Excerpt to read:
---------------

This seems daft. What if you make only 2 trades during a whole tax year, break even on both, but each trade you were in you sold for the sum of £21,000. You have to do the CGT paper work for that.

Am I way off here?

tehmac
30/12/2011
11:31
"As a frequent trader you should be aware that if your total receipts are more than four times the capital gains tax annual exempt amount you may have a lot of CGT paperwork to submit to HMRC even if your gains are less than your annual allowance."

Can you expand on this please? Thanks.

tehmac
30/12/2011
11:05
The stonebanks calculator wants

company
date, b or s, quantity, price/share(p), consideration(£.p)

The consideration is what YOU pay (inc costs) or receive (after costs have been taken).

david77
30/12/2011
11:03
Cash realised (ie after commission, trade reporting charge, etc)
LESS
Cash paid (ie including stamp duty, commission, trade reporting charge, etc)
EQUALS Profit or Loss.

In that respect it is as simple as you think.

---------------

Rows from a dataset on spatial reasoning

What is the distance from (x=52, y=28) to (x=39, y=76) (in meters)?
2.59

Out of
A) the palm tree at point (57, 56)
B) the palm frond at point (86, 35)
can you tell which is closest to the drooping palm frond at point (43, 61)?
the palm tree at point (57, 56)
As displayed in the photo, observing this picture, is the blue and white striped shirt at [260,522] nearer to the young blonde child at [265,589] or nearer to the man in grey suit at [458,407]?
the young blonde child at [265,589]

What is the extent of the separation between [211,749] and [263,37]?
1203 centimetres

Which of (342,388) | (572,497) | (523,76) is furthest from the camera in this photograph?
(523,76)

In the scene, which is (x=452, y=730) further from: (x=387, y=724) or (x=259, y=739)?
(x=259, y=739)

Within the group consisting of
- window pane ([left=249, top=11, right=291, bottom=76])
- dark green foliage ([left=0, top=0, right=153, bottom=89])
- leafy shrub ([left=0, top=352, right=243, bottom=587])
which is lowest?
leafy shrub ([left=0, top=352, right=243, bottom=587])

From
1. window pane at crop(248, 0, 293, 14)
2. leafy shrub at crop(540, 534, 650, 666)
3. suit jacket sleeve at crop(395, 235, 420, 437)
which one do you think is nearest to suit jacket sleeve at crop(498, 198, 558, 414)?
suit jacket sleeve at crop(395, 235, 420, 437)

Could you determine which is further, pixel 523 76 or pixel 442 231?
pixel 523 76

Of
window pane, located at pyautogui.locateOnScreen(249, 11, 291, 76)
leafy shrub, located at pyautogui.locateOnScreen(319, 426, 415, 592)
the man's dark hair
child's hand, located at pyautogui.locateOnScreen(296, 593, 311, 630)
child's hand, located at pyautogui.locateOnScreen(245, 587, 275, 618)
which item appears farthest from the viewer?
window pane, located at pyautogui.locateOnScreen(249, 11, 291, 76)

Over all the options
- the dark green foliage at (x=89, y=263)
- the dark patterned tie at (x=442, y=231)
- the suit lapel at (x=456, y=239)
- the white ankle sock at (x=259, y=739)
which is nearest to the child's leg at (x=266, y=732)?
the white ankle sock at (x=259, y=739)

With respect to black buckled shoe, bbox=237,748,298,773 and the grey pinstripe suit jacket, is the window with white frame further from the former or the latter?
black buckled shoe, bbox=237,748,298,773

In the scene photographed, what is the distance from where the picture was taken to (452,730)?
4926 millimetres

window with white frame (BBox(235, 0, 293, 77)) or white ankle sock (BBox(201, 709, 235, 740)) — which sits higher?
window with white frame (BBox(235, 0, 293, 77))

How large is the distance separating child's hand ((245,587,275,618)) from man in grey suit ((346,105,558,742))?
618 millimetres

---------------

Exercise: Write out the forum thread on capital gains tax paperwork in full, word for word.

Answer:
This seems daft. What if you make only 2 trades during a whole tax year, break even on both, but each trade you were in you sold for the sum of £21,000. You have to do the CGT paper work for that.

Am I way off here?

tehmac
30/12/2011
11:31
"As a frequent trader you should be aware that if your total receipts are more than four times the capital gains tax annual exempt amount you may have a lot of CGT paperwork to submit to HMRC even if your gains are less than your annual allowance."

Can you expand on this please? Thanks.

tehmac
30/12/2011
11:05
The stonebanks calculator wants

company
date, b or s, quantity, price/share(p), consideration(£.p)

The consideration is what YOU pay (inc costs) or receive (after costs have been taken).

david77
30/12/2011
11:03
Cash realised (ie after commission, trade reporting charge, etc)
LESS
Cash paid (ie including stamp duty, commission, trade reporting charge, etc)
EQUALS Profit or Loss.

In that respect it is as simple as you think.